4.0 - Universal Factory edit

 In computer science, we have the idea of a Universal Turing Machine, which can process any computable sequence. In the field of Nanotechnology, a Universal Molecular Assembler could in theory assemble any physical object by individually positioning reactive molecules. We introduce the idea of a Universal Factory, which can produce any known kind of product, when given suitable design files as input.

 As an existence proof, the total industrial capacity on Earth produces all known products, including having made itself, and so is a universal factory. It is just a very large one, which we think of as "a civilization" rather than "a factory". The world's industrial capacity was built entirely from raw materials and energy starting from nothing but human labor. So people as a group can also be thought of as universal factories, because we made all the artifacts of our civilization including all the tools and machines. It just took a very long time and a lot of people to go from nothing to being able to produce all known products.

 We can consider the idea of universality in relation to self-improving systems. If we allow sufficient time to build all the necessary equipment, can a starter set and some number of expansion sets grow to become universal, able to make any product? Can we prove a given starter set has or does not have that capability? What are the minimum necessary processes or equipment to reach universality? How large and complex does such a set need to be relative to civilization as a whole?

 An approach to answering these questions is to recognize that every known product is made of a finite number of parts, each of which are made by a finite series of production steps, using a finite set of materials and processes. If we list every known process, we can then identify the equipment needed to carry each of them out. This set of equipment is a subset of all possible products. We can then categorize the parts for each equipment item by the processes needed to make that part. That second list of processes is likely to be a subset of all known processes. In turn we look at the parts for the equipment for this lesser subset, and again make a list of processes.

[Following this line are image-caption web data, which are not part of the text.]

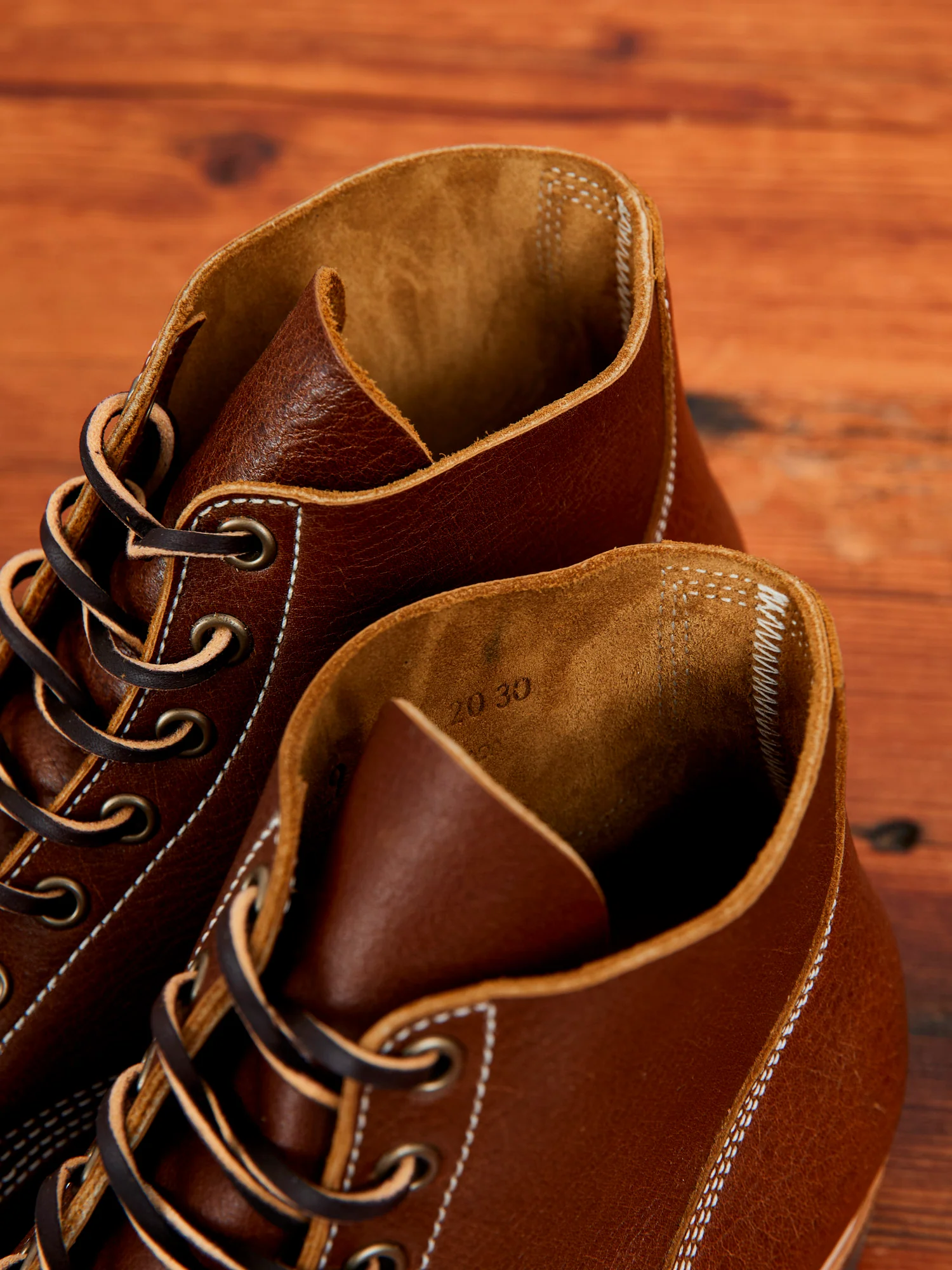 The Boondocker Boot 2030 in Bronze Kudu - Image 9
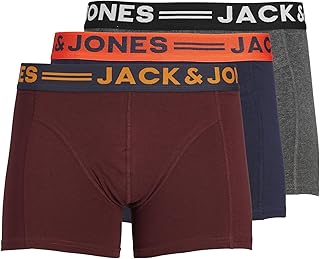 JACK & JONES Trunks 3-Pack Trunks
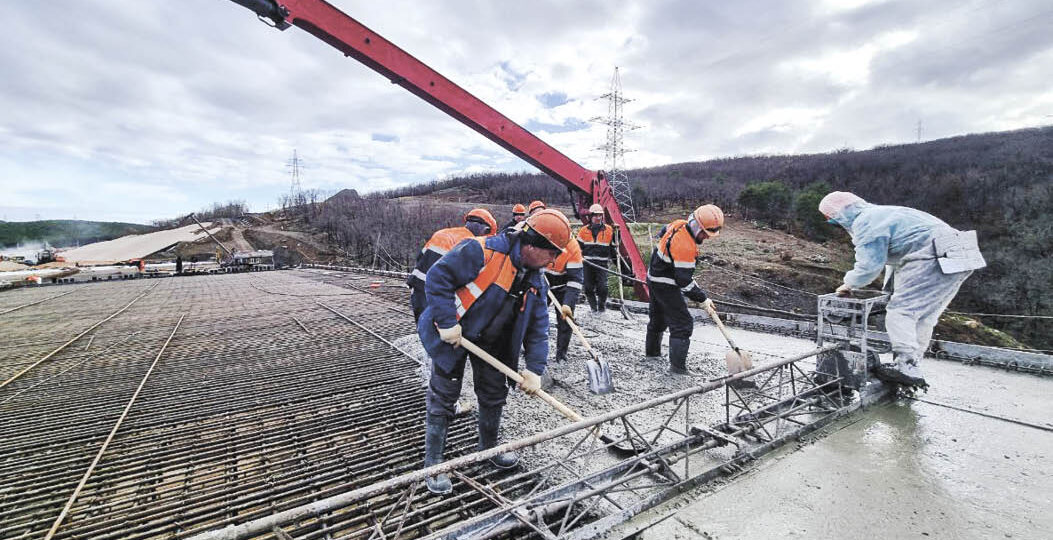 Инвестиции в Крым: как обновление дорог изменит транспортную систему полуострова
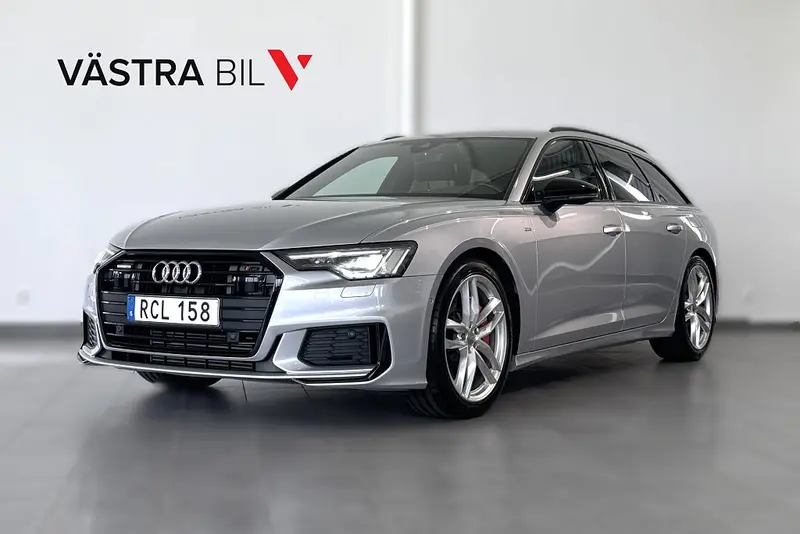 Audi A6 2021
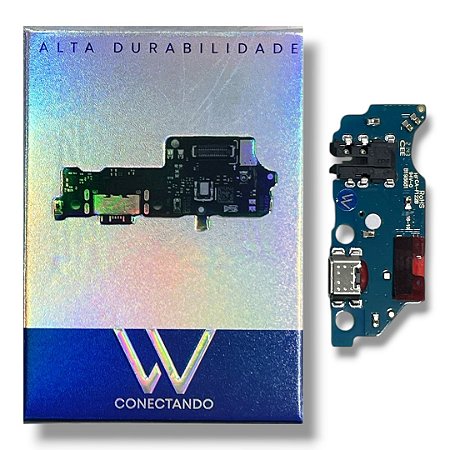 Placa De Carga Samsung A03 Core Wefix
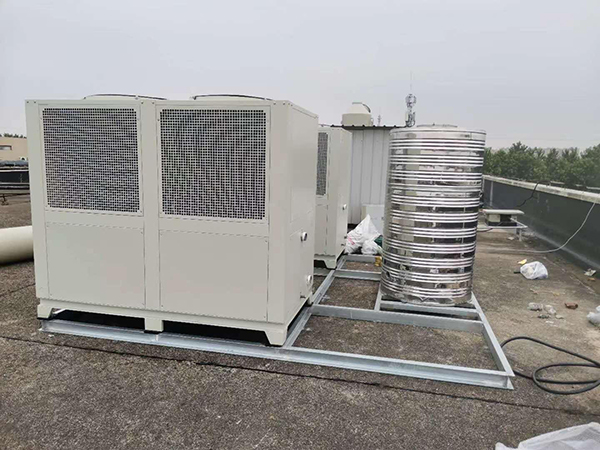 Air Cooled Chiller คืออะไรและทำงานอย่างไร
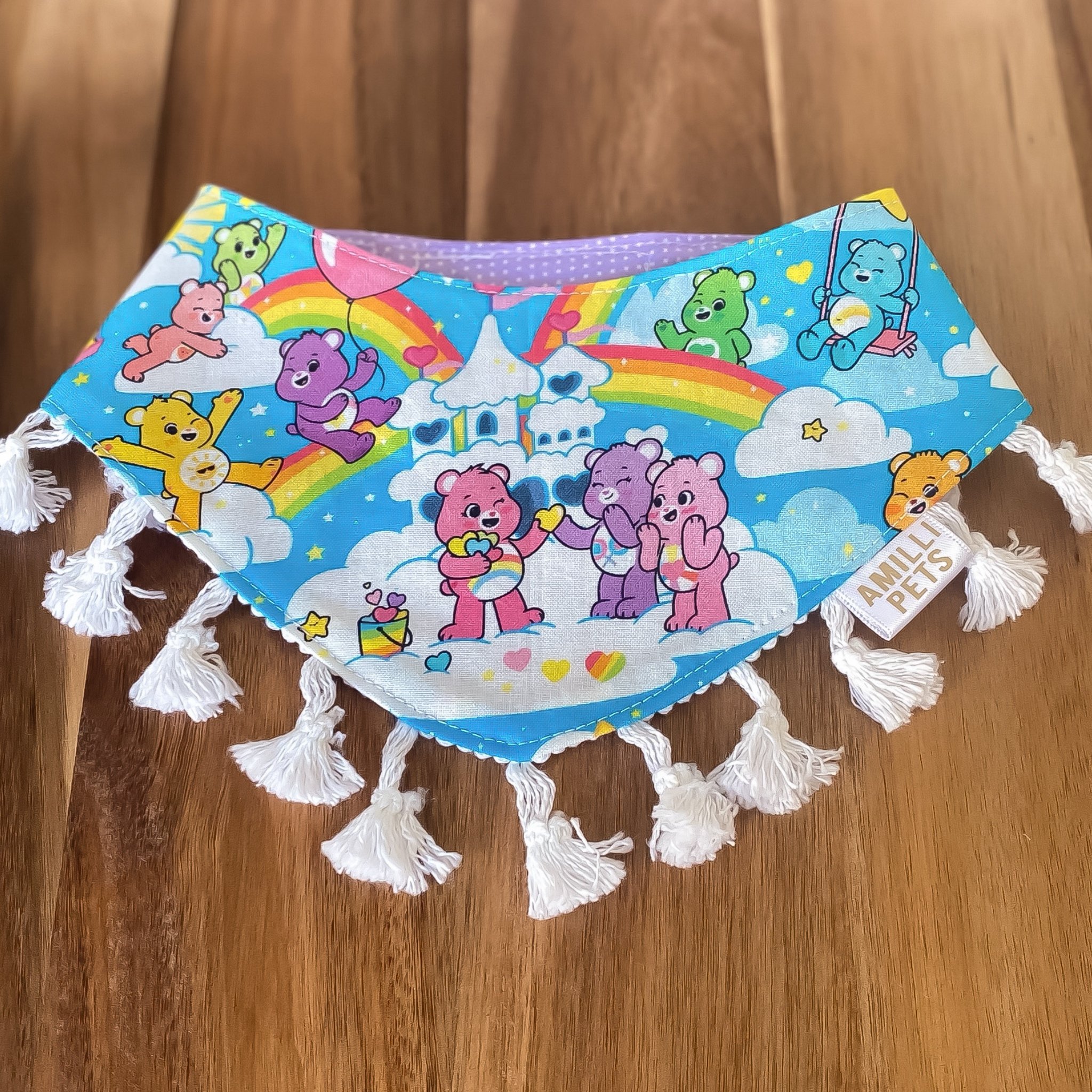 Cloud Nine Crew Bandana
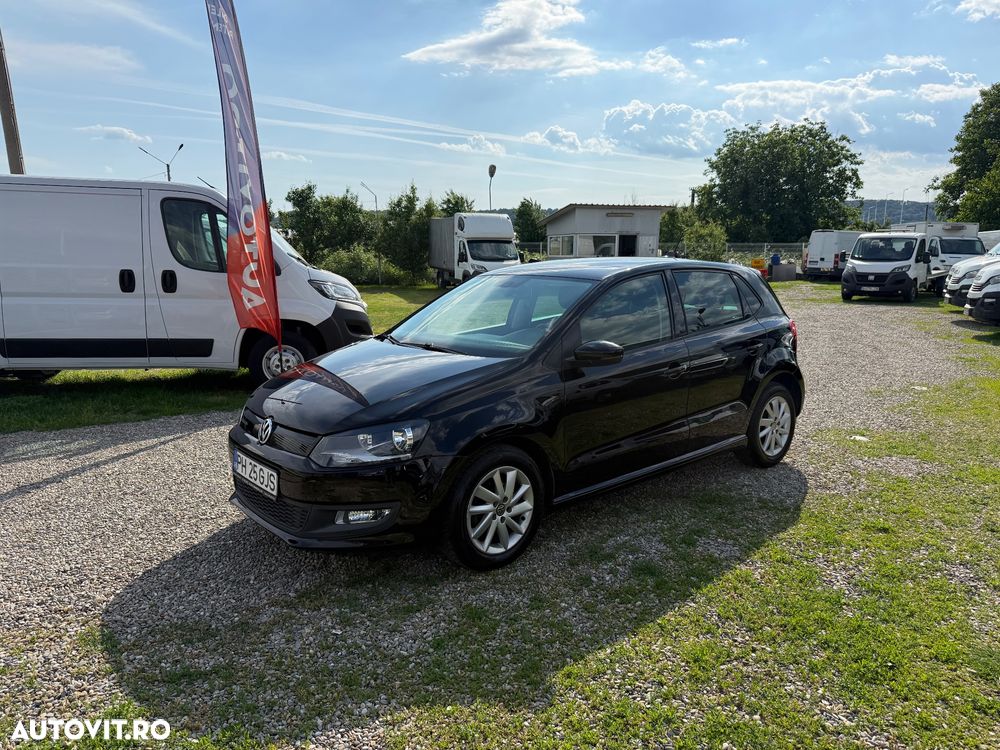 Volkswagen Polo 1.2 TDI Blue Motion - 1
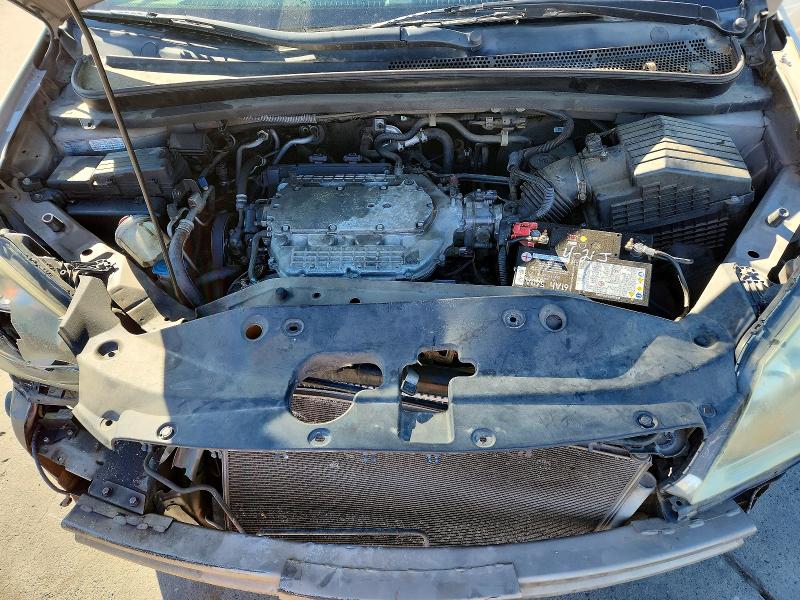 53144126 :رقم المزاد ، 5FNRL38827B058617 vin ، 2007 Honda Odyssey مزاد بيع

 This cycle is repeated until the list of processes and equipment is no longer getting smaller. We have now defined a set which can make all the equipment needed to perform all the processes to make itself, plus all other equipment and process types. It is therefore a universal factory. This universal factory can then be carefully examined to see if design changes or material substitution can further simplify the set. Ultimately you can reach an optimized set which has the fewest number of processes and types of equipment. Such a set may not be the fastest growing, however. A different set of starter machines, which may not be universal at first, and take inputs of added parts and equipment, may grow more quickly to a desired capacity.

 A different approach is to minimize cost by supplying knowledge and information rather than equipment. The "starter set" then consists of tutorials, design files, and other data. Modern technology allows storing and delivering a lot of such data at very low cost. A group of people then follow instructions in this data, and start building up a production capacity with whatever funds and resources they have available.

 The idea of universal factories is very new, and more work is needed to understand it and how to apply it. The idea of universal Turing machines has proven very useful in computer science. We think it is worth exploring universality in production on the chance it proves equally useful.